━━ EXTRACT TO READ ━━

That I miss less — the creaky infrastructure.  But really, that’s part of the charm.  I miss emerging from an epic tube ride from Notting Hill Gate to St Paul’s, and seeing a nearly 400 year old Cathedral looming over a square full of pigeons.  

Which were gross.  But the winding cobblestone streets and pubs with thatched roofs made you feel like you had landed in Victorian London, with Jack the Ripper waiting to pop out to slash you.

And then, you turn a corner and see one of three Starbucks that you pass when you walk five blocks in any direction from St. Paul’s.  

Now that’s an experience we can replicate here in Atlanta.  It may not have the history, but it has the coffee chains.

Just Trying to Be Polite

Brits tend to tell it like it is. This is most apparent in the job market.  An old boss of mine at the BBC in London told me that I would never report on-air for them because they don’t like American accents (I instead reported for BBC World, seen in countries other than the UK. So hah!).  

No American boss of mine has ever said anything so blunt, even if that’s what they thought. Now that I’m back in the US, and looking for a job, I notice the lengths Americans go to, just to be polite.

I’ve had several job interviews in which the interviewer tells me they have just the role for me, and they can’t wait for me to start — and then I won’t hear from them again.  I honestly think they would rather tell me what they think I want to hear, rather than the truth — their company is cutting jobs, or is too scared to hire anyone in this economy, so I may not hear from them for a while. If ever. But that sounds too harsh to tell someone to their face.

I find that I do the same thing. I took a tour of a gym in our new neighborhood, and knew immediately it wasn’t for me. They had personal training sessions of five people (why not one?!), which you had to pay for up front (that would never work — I would pay for the minimum ten classes, then realize I didn’t have a babysitter, miss the classes and lose the money).  And they weren’t cheap.

But instead of saying “Thanks, but no thanks,” I told the very earnest gym manager that it sounded fantastic — “A personal trainer working with five clients at once? How novel!” — and I would be in touch.

I think he knew I was lying. But I also think he understood why.  Sometimes, the truth hurts.

The Half-Time Divide

My British husband was in awe of the Superbowl half-time show. Not just because Springsteen, aged 59, seemed to run around the stage as much as some of the football players on the field; he couldn’t believe a stage and a dancing crowd appeared on the same field where the game had been played just minutes before. The 12 minute long performance, complete with fireworks, isn’t something you would ever see during a football match in Britain — especially if it hadn’t ended yet.

━━━

- WRITTEN TASK 1: Please copy the London-to-Atlanta essay word for word, starting at "I find that" and ending at "the truth hurts.".
- WRITTEN TASK 2: Write the next part of the London-to-Atlanta essay, continuing on from its final sentence.

━━ PROVIDED DATA ━━

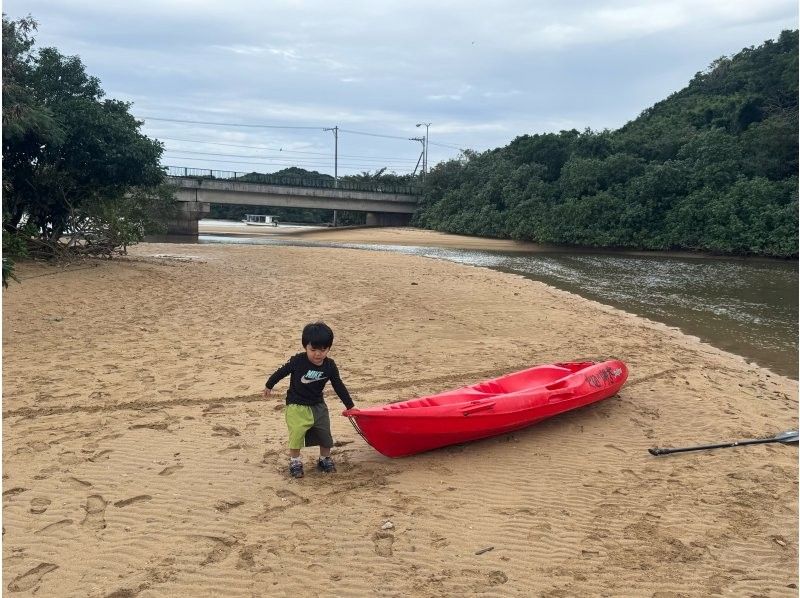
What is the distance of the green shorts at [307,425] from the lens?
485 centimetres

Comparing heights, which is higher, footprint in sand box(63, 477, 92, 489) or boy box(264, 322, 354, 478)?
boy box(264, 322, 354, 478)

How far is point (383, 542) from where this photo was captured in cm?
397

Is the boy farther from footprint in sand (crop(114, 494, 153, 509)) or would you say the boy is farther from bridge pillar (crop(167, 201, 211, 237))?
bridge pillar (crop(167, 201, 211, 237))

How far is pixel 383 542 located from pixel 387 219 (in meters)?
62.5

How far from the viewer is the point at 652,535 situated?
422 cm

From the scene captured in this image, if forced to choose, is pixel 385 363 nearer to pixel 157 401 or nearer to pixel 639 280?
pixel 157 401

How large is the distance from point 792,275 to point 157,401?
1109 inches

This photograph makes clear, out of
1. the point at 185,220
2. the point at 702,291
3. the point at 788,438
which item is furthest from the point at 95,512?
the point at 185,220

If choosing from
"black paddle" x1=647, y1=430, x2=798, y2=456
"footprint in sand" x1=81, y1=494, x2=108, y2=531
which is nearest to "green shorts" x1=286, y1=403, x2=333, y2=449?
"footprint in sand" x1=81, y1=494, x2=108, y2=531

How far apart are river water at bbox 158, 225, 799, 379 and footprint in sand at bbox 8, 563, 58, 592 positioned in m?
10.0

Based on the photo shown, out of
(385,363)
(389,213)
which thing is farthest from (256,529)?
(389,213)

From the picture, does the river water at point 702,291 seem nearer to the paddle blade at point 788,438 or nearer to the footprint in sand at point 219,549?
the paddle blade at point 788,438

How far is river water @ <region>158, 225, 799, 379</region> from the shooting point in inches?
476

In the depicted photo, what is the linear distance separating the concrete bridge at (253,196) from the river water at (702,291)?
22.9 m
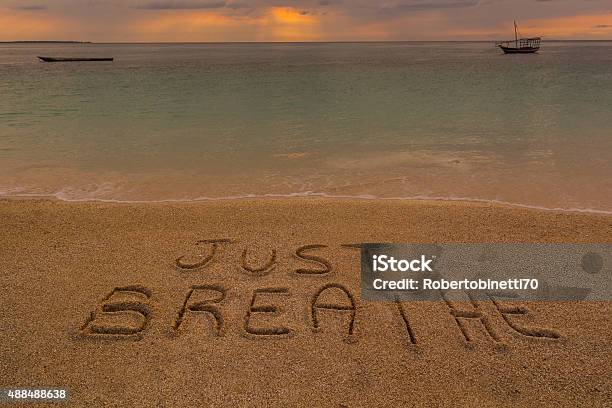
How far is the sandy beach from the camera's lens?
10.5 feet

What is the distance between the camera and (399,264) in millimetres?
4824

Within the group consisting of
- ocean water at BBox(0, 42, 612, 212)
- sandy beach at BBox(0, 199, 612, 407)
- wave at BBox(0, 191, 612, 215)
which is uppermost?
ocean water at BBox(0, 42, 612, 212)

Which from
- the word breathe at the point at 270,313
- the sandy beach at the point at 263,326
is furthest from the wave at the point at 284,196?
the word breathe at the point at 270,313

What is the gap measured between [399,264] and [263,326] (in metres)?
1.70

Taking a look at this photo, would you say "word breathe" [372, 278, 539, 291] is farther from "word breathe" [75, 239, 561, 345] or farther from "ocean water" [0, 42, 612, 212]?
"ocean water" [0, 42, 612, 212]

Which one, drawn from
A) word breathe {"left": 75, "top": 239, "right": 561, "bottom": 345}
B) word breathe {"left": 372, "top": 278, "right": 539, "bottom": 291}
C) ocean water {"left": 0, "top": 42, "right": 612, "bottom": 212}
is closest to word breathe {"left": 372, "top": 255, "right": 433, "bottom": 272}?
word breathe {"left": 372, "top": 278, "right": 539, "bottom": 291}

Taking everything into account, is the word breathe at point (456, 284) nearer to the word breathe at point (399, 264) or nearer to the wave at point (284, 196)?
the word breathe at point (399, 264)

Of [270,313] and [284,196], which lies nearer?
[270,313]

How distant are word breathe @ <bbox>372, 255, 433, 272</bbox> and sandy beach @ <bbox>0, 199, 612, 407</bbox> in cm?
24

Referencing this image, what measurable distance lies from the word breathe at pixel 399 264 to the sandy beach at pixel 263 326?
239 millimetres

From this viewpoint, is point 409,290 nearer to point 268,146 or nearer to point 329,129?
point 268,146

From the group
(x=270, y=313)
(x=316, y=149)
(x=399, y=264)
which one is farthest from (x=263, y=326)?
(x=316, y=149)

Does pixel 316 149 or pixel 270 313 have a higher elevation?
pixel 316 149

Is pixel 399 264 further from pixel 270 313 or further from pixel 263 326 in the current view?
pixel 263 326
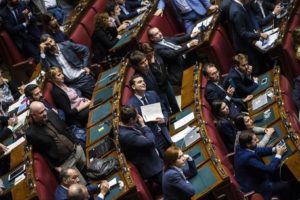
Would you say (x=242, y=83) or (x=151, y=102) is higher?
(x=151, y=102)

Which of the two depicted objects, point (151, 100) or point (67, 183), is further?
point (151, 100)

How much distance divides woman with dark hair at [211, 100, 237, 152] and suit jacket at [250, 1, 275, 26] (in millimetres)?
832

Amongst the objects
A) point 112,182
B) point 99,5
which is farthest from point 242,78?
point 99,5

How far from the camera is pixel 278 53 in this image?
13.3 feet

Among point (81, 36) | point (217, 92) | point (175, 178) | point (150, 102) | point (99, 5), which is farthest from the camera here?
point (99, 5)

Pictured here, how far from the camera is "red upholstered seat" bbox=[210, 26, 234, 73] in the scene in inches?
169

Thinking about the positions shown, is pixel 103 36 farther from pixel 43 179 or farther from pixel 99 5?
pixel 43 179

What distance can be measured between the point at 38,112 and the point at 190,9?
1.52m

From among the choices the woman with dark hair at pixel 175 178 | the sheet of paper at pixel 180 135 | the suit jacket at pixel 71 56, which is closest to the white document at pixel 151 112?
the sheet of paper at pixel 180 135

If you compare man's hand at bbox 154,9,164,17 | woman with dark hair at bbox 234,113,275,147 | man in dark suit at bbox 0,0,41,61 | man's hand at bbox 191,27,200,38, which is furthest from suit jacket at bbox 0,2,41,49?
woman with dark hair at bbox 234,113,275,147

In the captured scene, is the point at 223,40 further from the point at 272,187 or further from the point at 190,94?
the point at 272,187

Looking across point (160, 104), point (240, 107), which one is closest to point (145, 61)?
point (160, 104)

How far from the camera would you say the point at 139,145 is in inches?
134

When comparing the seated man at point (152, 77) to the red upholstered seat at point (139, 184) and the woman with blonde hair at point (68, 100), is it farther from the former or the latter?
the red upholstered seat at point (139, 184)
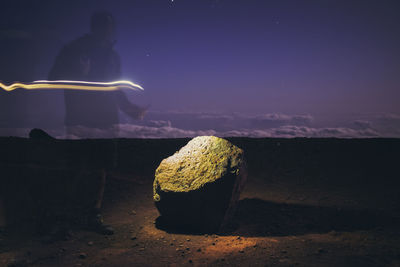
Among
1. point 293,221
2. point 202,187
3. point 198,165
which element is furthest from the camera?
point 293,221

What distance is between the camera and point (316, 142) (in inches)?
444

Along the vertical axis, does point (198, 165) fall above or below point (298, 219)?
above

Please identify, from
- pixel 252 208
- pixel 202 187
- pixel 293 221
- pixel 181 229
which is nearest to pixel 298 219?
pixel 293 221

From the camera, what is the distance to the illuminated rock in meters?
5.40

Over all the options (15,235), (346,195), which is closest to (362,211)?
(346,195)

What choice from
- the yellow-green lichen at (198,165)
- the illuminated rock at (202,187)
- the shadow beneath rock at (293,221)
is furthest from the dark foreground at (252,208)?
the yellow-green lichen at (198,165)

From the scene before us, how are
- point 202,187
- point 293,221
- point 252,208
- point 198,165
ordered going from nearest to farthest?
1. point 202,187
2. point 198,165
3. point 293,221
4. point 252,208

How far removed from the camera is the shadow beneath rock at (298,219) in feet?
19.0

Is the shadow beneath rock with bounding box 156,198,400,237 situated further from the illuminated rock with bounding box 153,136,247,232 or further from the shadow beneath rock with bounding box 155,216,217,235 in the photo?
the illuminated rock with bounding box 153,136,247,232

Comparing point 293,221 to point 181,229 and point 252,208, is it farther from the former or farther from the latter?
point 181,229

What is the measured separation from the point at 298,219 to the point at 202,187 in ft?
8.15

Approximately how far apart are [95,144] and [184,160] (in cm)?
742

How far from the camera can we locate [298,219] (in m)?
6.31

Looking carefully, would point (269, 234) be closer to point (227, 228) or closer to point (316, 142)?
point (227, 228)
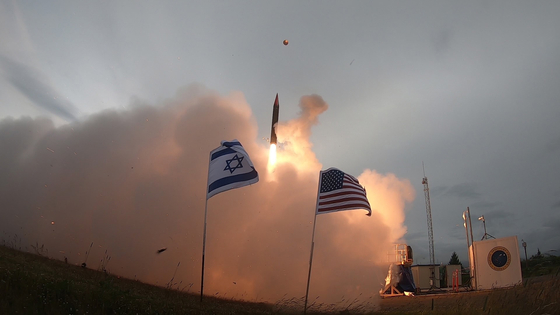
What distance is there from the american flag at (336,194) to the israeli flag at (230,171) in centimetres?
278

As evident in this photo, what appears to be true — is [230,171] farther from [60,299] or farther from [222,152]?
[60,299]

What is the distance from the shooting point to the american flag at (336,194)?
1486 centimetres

━━━

- TASK ANSWER 1:
I find that I do the same thing. I took a tour of a gym in our new neighborhood, and knew immediately it wasn’t for me. They had personal training sessions of five people (why not one?!), which you had to pay for up front (that would never work — I would pay for the minimum ten classes, then realize I didn’t have a babysitter, miss the classes and lose the money).  And they weren’t cheap.

But instead of saying “Thanks, but no thanks,” I told the very earnest gym manager that it sounded fantastic — “A personal trainer working with five clients at once? How novel!” — and I would be in touch.

I think he knew I was lying. But I also think he understood why.  Sometimes, the truth hurts.

- TASK ANSWER 2:
The Brits prefer to kick it old school. You won’t find cheerleaders, jumbotrons or cool graphics at their games.

They seem to be more purists about their sports. When they go to a game, they want to watch the game, then grumble about how badly it was played during half-time.

A singing and dancing Springsteen would distract the fans from their enjoyment of the half-time banter. But for those of us who are bored by football in either country, the half-time show is the perfect pick me up.

Amazed at Grace

Americans are much more overtly religious than Brits, I have found.

At a church service this morning, we tried to sit out of the Communion. An usher summoned me and my husband to partake, but we gave a gentle nod and a slight shake of our heads. This, I assumed, would be sufficient to signal that we wouldn’t be leaving the pew.

Then another, presumably more senior, usher rushed over, leaned into our pew, and told us firmly that all baptized Christians were invited to take Communion. His hand was planted on my husband’s shoulder. This was not an offer we were supposed to refuse.

After the strong-arm Communion tactics, we retreated to brunch with some people from the church. This was prefaced by grace, while all the guests held hands.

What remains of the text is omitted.